▸ **EXERCISE DESCRIPTION**
Reproduce every item below character for character, but leave out the pictures.

▸ **AVAILABLE DATA**
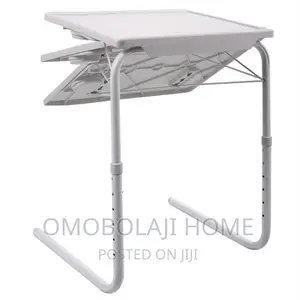 Foldable Adjustable Table Mate With Built in Cup Holder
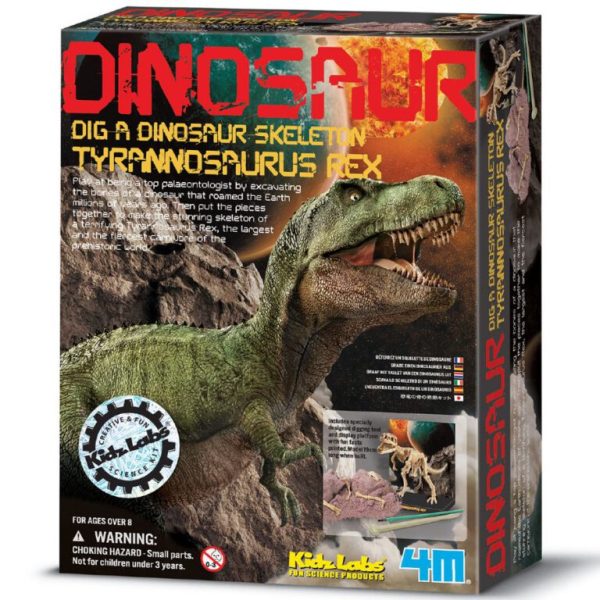 חפירת שלד דינוזאור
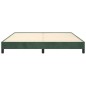 vidaXL Estructura de cama de terciopelo verde 180x200 cm vidaXL Estructura de cama de terciopelo verde 180x200 cm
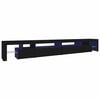 vidaXL TV Cabinet with LED Lights Black 290x36,5x40 cm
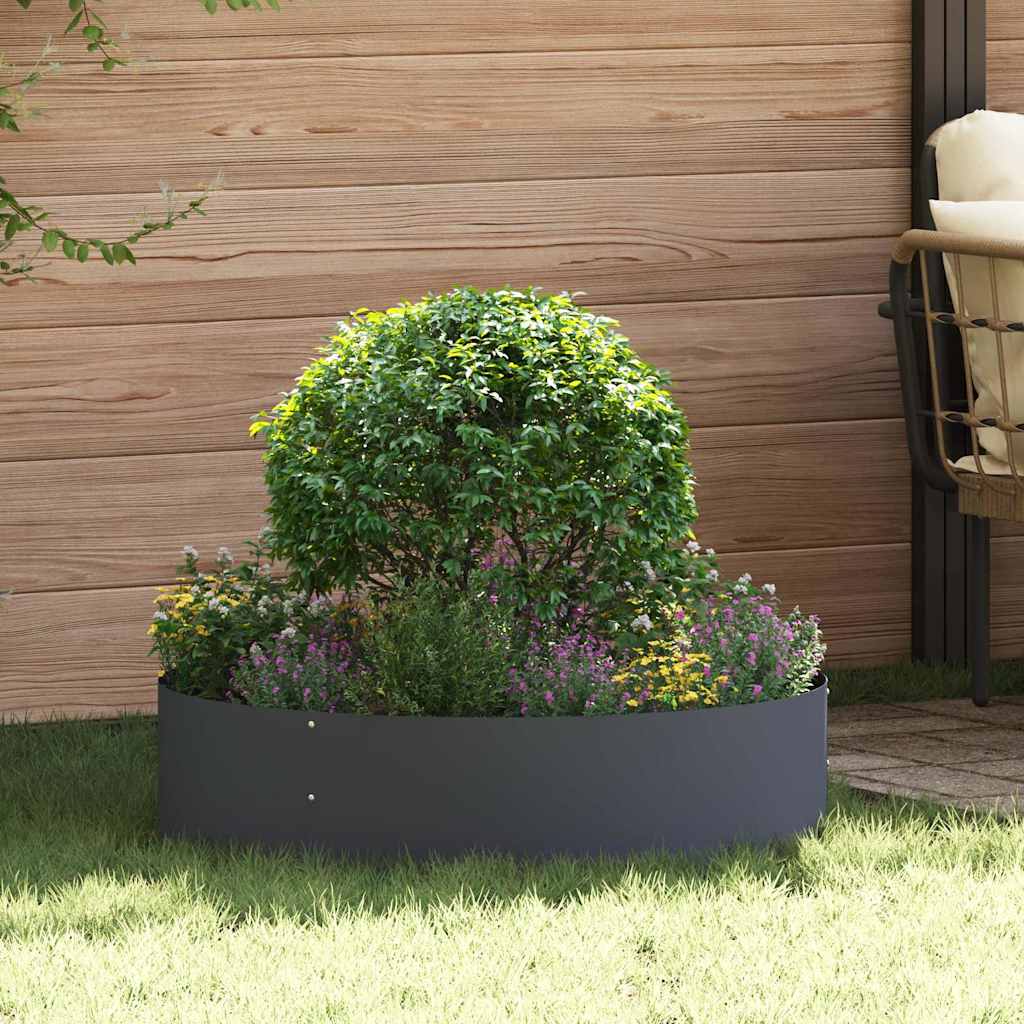 vidaXL Pflanzenring 5 pcs Anthrazit 80 x 80 x 20 cm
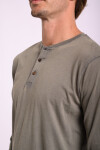 Remera manga larga Gris
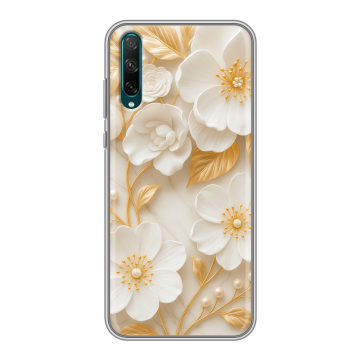 Силиконовый чехол на Huawei Honor 30i с принтом Цветы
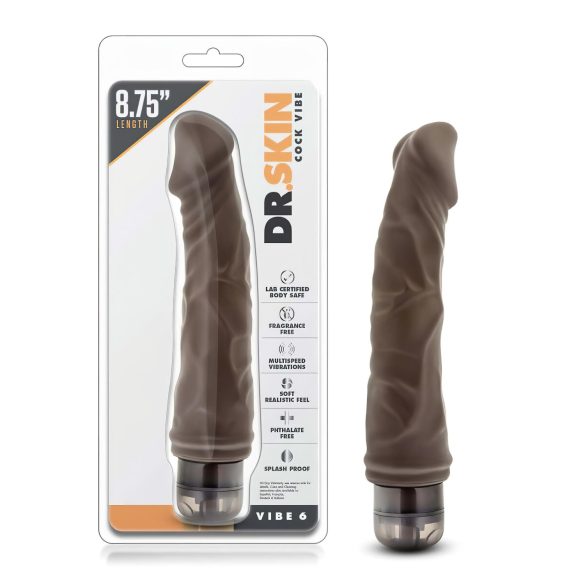 Dr. Skin Vibe No.6 - Naturtrogen vibrator (brun)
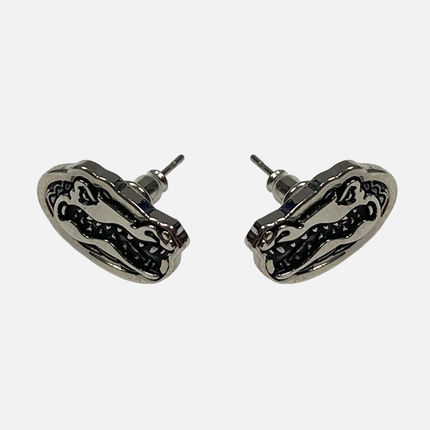 Florida Gators Logo Stud Earrings Silver Plated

▸ **FINISHED TASK**
 Foldable Adjustable Table Mate With Built in Cup Holder
 חפירת שלד דינוזאור
 vidaXL Estructura de cama de terciopelo verde 180x200 cm vidaXL Estructura de cama de terciopelo verde 180x200 cm
 vidaXL TV Cabinet with LED Lights Black 290x36,5x40 cm
 vidaXL Pflanzenring 5 pcs Anthrazit 80 x 80 x 20 cm
 Remera manga larga Gris
 Силиконовый чехол на Huawei Honor 30i с принтом Цветы
 Dr. Skin Vibe No.6 - Naturtrogen vibrator (brun)
 Florida Gators Logo Stud Earrings Silver Plated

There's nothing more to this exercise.